EXCERPTED TEXT
# # # # #

Only 40 sled dog teams remain in the hunt for the 2021 Iditarod title and four-time champion Dallas Seavey opened up a 20-mile lead as of daybreak on Saturday morning. Seavey has 12 dogs in harness and they have 211 miles remaining in their exhausting trek through the Alaskan wilderness before reaching the finish line at Deshka Landing.

Dallas Seavey 2021 Iditarod dogs sled dog race
Dallas Seavey, the current leader of the 2021 Iditarod, feeds his sled dogs while on a break at the McGrath checkpoint. (Image: ADN)

The 2021 Iditarod whittled down to 40 mushers racing on the Gold Loop Trail after Rick Casillo and rookie Chris Parker scratched. Casillo pulled out of the race because he was worried about the health of his 13 dogs.

# # # # #

ENTRIES
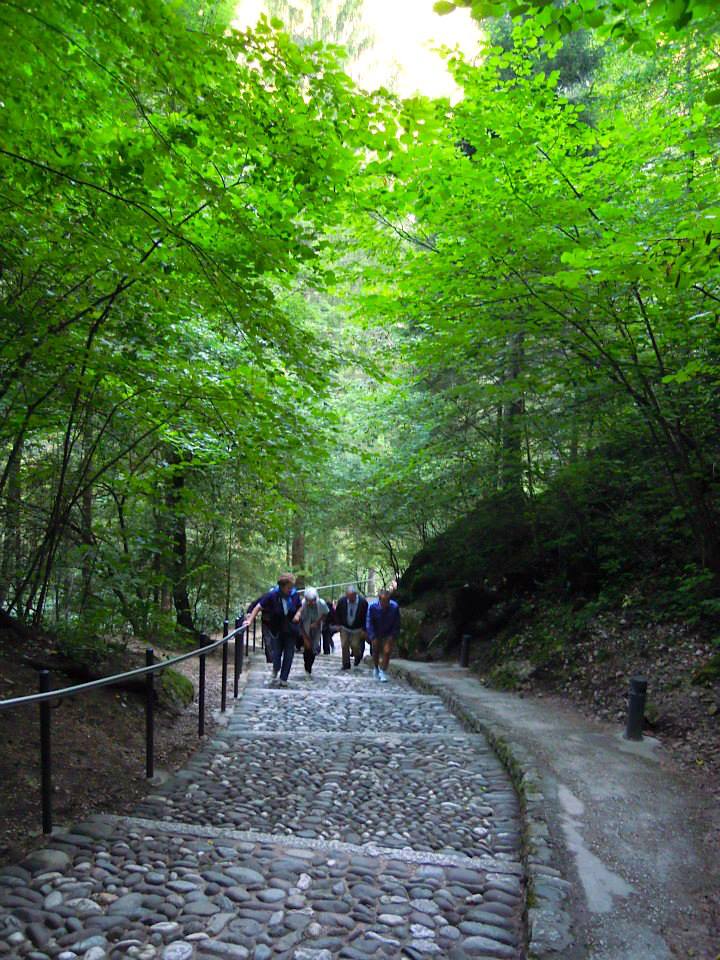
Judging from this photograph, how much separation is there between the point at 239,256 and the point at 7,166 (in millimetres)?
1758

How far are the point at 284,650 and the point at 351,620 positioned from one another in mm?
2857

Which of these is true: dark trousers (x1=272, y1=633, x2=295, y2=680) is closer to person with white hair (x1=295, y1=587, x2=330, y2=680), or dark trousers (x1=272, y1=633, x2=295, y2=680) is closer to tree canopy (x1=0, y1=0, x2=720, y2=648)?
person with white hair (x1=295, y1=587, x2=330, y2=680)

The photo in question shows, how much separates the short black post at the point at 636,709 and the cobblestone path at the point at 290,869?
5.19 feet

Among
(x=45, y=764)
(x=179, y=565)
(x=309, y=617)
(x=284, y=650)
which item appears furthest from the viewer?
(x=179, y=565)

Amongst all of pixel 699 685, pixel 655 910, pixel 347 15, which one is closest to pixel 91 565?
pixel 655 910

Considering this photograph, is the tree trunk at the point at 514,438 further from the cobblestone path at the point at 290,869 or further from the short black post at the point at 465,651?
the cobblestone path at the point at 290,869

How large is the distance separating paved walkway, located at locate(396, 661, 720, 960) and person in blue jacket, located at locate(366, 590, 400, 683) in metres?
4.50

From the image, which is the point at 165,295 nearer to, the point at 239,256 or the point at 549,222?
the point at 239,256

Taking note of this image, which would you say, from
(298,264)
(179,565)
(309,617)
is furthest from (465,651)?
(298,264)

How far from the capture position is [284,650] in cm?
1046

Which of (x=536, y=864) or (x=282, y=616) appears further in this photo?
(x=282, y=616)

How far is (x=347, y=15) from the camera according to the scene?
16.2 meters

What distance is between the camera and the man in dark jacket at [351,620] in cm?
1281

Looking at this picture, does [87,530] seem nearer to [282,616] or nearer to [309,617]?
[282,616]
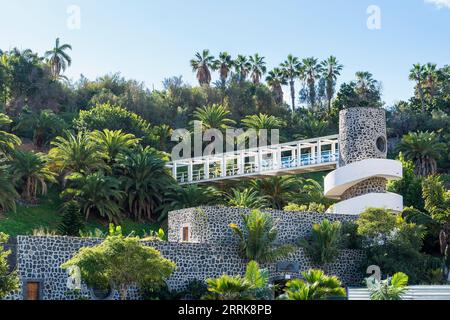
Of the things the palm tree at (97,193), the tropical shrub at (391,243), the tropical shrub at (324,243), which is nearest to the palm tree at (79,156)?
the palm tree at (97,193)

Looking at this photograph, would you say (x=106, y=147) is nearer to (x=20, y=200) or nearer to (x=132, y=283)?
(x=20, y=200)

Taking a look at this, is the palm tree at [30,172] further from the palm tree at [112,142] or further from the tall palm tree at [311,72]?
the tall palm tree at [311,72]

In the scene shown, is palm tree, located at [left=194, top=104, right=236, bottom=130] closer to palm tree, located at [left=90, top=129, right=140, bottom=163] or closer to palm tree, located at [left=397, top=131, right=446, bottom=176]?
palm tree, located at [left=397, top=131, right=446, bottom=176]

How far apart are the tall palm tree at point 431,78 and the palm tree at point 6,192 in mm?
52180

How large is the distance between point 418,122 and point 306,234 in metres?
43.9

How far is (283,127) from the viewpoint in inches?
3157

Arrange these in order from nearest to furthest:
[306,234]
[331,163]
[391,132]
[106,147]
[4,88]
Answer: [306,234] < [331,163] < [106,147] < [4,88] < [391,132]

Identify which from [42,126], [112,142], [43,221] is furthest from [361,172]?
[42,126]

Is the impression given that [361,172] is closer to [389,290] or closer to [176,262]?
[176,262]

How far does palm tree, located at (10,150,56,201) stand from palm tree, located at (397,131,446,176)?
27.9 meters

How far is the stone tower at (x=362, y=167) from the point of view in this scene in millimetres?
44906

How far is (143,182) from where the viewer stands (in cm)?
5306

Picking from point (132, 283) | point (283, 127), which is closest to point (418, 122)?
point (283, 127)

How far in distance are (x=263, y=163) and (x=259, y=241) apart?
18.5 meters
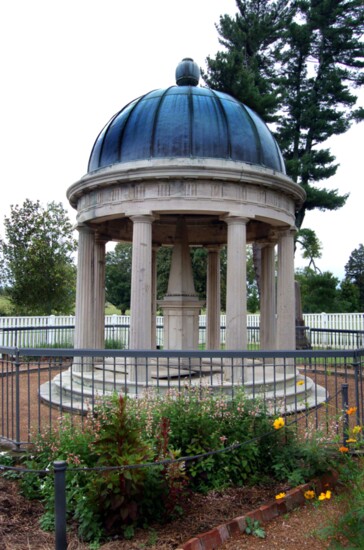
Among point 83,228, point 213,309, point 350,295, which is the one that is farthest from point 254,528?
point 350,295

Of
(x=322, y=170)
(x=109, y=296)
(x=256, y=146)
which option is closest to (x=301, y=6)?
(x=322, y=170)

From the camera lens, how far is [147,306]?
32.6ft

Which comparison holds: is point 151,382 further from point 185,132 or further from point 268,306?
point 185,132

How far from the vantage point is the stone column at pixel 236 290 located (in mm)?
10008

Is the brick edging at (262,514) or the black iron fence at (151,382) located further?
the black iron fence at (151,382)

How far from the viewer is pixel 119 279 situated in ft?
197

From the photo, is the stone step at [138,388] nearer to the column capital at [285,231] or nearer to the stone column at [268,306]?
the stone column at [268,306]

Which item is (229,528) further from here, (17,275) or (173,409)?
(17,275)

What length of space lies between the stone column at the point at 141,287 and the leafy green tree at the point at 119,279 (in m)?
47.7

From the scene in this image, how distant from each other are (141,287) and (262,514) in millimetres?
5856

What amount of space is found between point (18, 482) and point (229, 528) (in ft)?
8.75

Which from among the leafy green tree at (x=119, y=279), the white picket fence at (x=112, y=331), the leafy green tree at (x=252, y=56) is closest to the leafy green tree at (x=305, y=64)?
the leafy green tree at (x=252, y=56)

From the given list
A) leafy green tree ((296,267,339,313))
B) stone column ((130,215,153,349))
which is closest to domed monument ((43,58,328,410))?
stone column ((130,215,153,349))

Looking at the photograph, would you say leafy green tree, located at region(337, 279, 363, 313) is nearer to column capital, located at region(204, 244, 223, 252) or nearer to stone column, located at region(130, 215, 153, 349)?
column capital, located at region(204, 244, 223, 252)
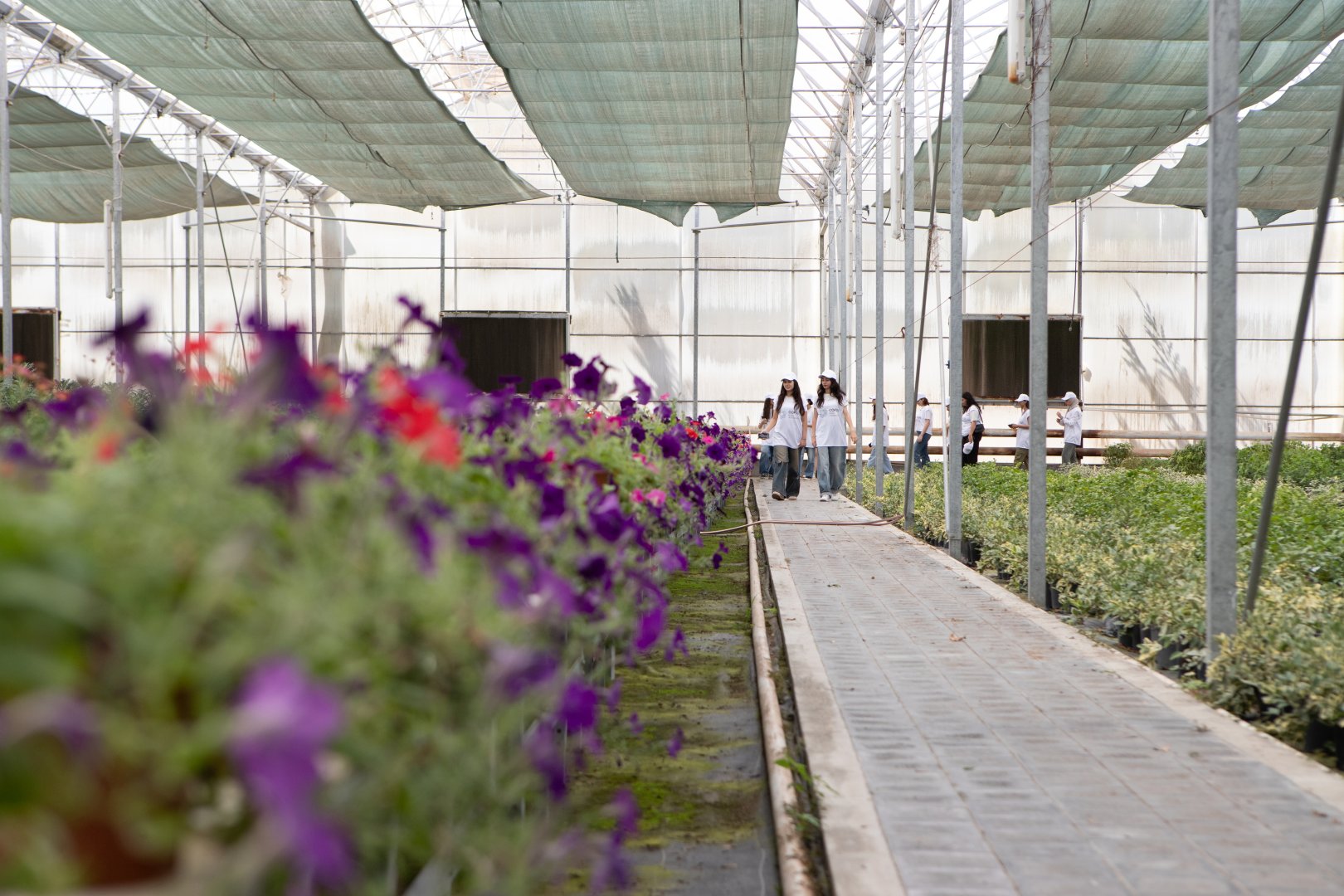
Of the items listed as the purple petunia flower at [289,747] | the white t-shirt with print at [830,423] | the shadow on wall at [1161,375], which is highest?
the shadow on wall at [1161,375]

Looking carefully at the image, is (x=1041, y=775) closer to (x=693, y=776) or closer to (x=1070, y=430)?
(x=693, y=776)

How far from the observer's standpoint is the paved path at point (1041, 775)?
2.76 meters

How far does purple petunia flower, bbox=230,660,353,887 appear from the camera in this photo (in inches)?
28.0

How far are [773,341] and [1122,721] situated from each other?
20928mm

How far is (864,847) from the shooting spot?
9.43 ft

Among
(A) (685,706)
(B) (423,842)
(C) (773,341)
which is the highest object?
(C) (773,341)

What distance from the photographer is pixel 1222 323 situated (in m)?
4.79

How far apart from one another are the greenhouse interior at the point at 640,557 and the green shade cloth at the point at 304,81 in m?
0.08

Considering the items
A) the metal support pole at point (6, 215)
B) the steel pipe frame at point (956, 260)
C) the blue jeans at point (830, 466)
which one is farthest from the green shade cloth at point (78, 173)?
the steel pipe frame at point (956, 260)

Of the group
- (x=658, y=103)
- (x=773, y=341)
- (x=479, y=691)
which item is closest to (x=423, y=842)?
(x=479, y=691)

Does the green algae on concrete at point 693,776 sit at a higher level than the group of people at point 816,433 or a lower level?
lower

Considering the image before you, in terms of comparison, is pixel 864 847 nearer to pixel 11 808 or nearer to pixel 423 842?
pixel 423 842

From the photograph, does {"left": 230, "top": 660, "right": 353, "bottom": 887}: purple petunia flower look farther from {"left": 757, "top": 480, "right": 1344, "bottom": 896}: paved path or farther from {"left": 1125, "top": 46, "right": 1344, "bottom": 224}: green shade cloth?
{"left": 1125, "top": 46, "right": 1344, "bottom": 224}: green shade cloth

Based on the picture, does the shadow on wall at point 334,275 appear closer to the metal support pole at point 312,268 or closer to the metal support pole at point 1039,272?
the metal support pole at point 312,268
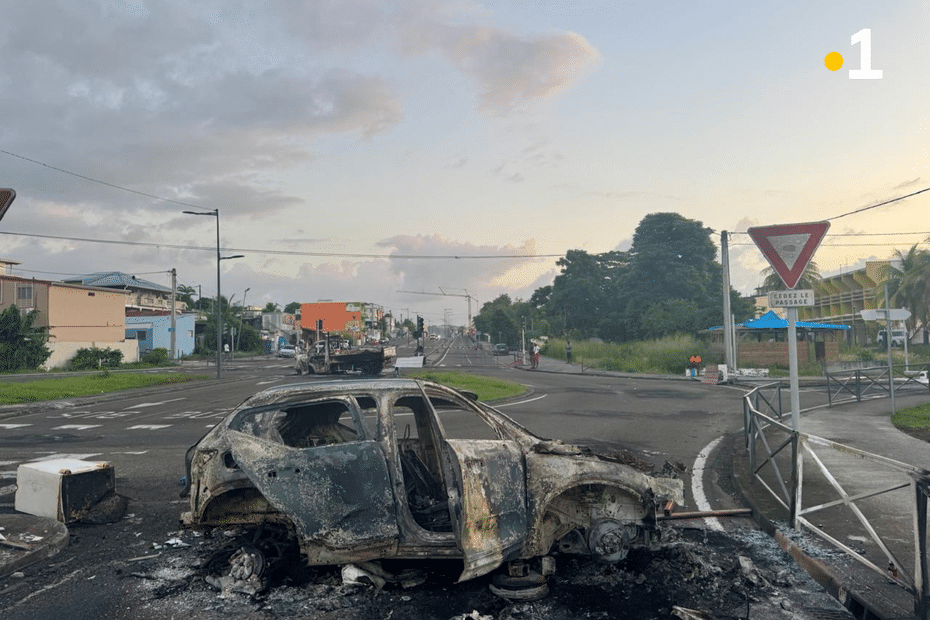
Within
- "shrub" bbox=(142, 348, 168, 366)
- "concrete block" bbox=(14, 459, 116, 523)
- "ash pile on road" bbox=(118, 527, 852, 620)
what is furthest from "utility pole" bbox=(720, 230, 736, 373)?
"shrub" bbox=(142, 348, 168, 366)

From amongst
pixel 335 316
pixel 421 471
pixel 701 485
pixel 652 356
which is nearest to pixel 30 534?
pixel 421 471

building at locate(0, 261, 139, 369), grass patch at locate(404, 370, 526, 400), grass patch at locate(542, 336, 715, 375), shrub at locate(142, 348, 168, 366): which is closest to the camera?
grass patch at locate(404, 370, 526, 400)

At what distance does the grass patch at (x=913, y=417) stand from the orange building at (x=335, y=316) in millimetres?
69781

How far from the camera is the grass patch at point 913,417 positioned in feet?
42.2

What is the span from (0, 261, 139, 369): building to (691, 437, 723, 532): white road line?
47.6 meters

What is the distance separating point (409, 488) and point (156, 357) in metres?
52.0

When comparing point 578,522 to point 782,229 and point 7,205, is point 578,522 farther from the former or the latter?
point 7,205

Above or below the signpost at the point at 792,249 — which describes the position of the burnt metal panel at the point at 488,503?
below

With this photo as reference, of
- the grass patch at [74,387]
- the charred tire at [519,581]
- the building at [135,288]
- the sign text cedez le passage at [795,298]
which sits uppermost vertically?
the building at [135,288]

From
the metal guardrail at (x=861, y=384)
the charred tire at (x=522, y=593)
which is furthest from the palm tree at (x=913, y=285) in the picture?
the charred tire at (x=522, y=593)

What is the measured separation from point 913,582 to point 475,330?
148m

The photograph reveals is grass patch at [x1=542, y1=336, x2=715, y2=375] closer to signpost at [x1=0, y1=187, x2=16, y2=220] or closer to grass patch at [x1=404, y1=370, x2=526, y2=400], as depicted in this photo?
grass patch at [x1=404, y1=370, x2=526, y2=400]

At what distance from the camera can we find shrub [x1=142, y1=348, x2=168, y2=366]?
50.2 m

# # # # #

TASK REQUIREMENTS
A - Render this sentence from the 2021 Iditarod article in Spanish: "Casillo pulled out of the race because he was worried about the health of his 13 dogs."
B - Pick up the article on the 2021 Iditarod race after its last sentence and carry it forward.
None of the items is needed here.

EXPECTED ANSWERS
A - Casillo se retiró de la carrera porque le preocupaba la salud de sus 13 perros.

B -
The lead mushers are midway between the Nikola and Rohn checkpoints. Aaron Burmeister, with all 14 original dogs in harness, trails Seavey by 20 miles.

Ryan Redington, who led for most of the first-third of the race, is in third place. Redington’s team is down to nine dogs.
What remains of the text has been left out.